Janet Bland — English

The students seemed glued to their seats.

It was lunch hour, class was officially over, yet some students hung around Dr. Janet Bland’s Creative Writing class to talk about — what else — dialogue.

The students are seriously focused on every word being spoken, whether they’re coming from Bland’s mouth or the mouth of a fellow student. These kids are hungry for the creative energy that Bland ignites with every question posed.

“I really like my students and I really like my job and I’m not afraid to let my students know that,” Bland says.

Bland is the McCoy Associate Professor of English and, with the help of her department, has done a great deal to implement and invigorate the creative writing community on campus.

“The Pizza, Poetry and Prose Night is now really big. It’s once a semester and we have so many readers it’s like open mic night,” she says. “We’ve added an Advanced Fiction course and an Advanced Fiction Workshop since I’ve been here — so there’s been a lot of growth in the Creative Writing side of the department.”

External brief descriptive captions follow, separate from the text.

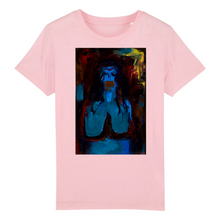 Load image into Gallery viewer, Kids Organic Cotton Tee - German Expressionism
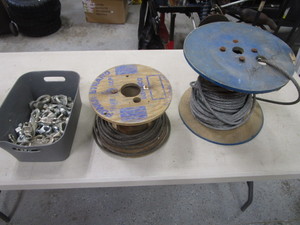 lot 256 image: Cable & Accessory Hardware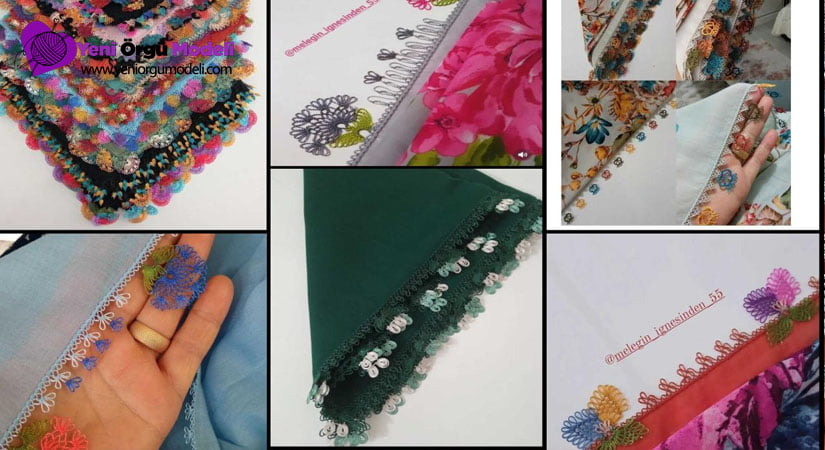 En Yeni İğne Oyası Modelleri (ÖRNEKLERİ)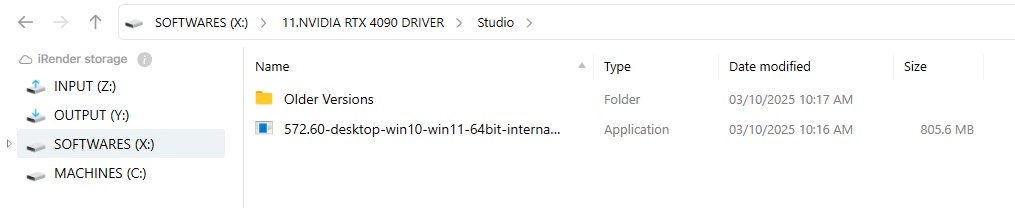 Khắc phục sự cố kết xuất chậm của Redshift 1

She returned this semester from a sabbatical in which she researched the history of glassblowing in this region. The subject will play a role in her next book. She has previously published a book of short fiction (A Fish Full of River) and co-wrote The Civil Mind with Margaret Whitt.

“I was the last McCoy Professor named while John G. McCoy was still alive,” Bland says. “It was very meaningful to me to be able to write a thank-you letter to him. My job here is teaching and receiving that award tells me I’m doing my job.”

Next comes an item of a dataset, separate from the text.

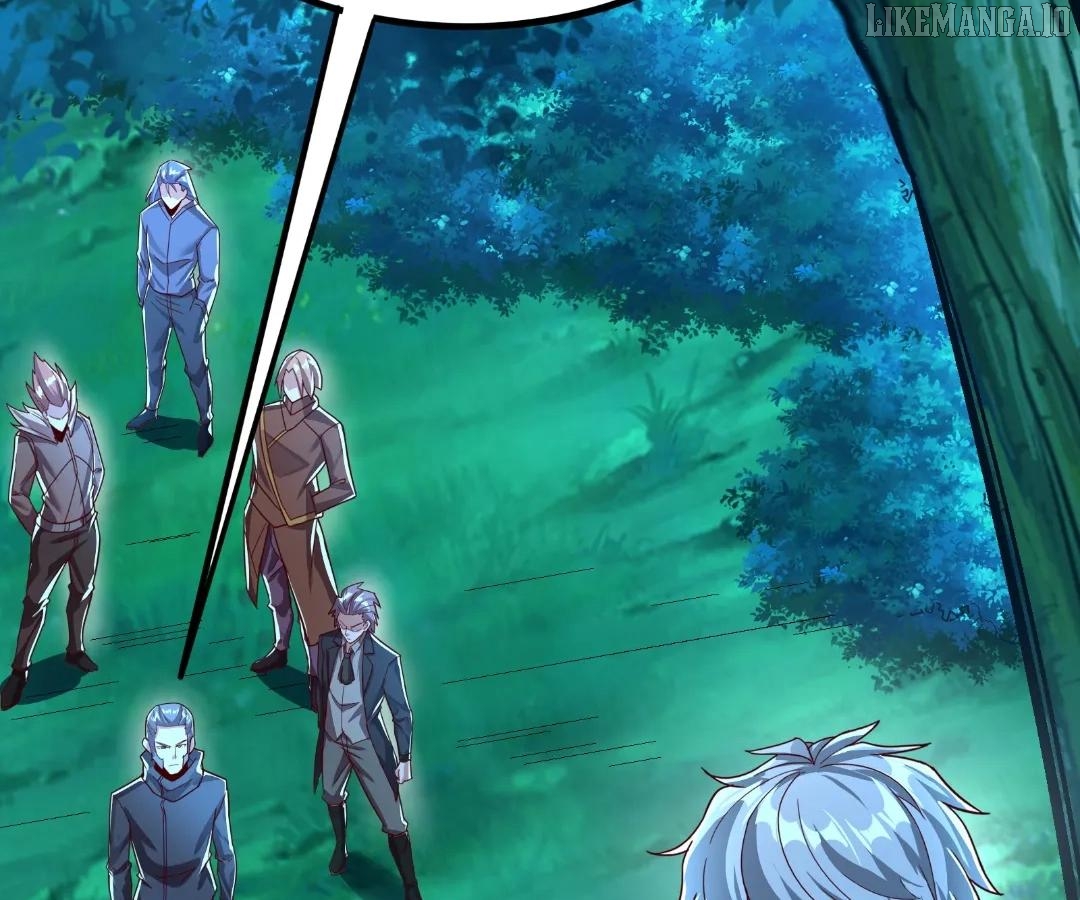 Aura Recovery: I Get a New Skill Everyday Chapter 216 - page 32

One of her former students, Olivia Holiday ’11 says Bland makes students comfortable about sharing their opinions and challenges them to think about writing on a deeper level. “It sounds cliché but she really has pushed me to look within myself and pull out the best,” Holiday says. “She knows our potential and is effective in helping us realize it.”

Holiday, who is in graduate school at Ohio University, says Bland’s energetic style and no-nonsense approach to teaching engages the class and inspires the learning process. “Dr. Bland  helped me realize my strengths and weaknesses in my writing, and also taught me the value of putting my experiences on paper. She helped me understand my own life experiences better and assisted me in giving those experiences a voice. I value the time I got to spend with her and the advice she gave me. She is truly an outstanding educator!”

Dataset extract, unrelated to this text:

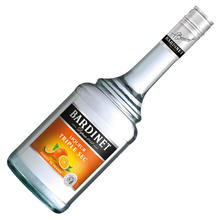 BARDINET 必得利 力娇酒 白香橙味 40%vol 700ml
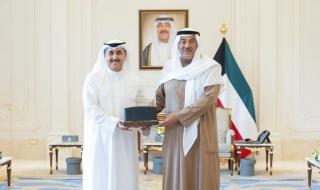 ولي العهد تسلّم التقرير السنوي لديوان المحاسبة للسنة المالية 2025 - 2026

Bland says every good teacher is reconsidering the nature of his or her class content. “If you’re asking students to progress in their creativity and skills, you must be willing to do the same.”

Watching the creative energy flow through her students day after day inspires Bland. Hearing from former students, as she often does, brings great satisfaction about her choice to become a professor. It brings to mind a conversation she had years earlier with a teacher friend in Colorado.

“She used to say teaching was like throwing apples into the Grand Canyon. You teach on faith that you are making a difference. Then one day, one of your students climbs us to let you know there’s an orchard down there,” Bland says. “I never question whether or not I’m making a difference. I can look at my students and know I am.”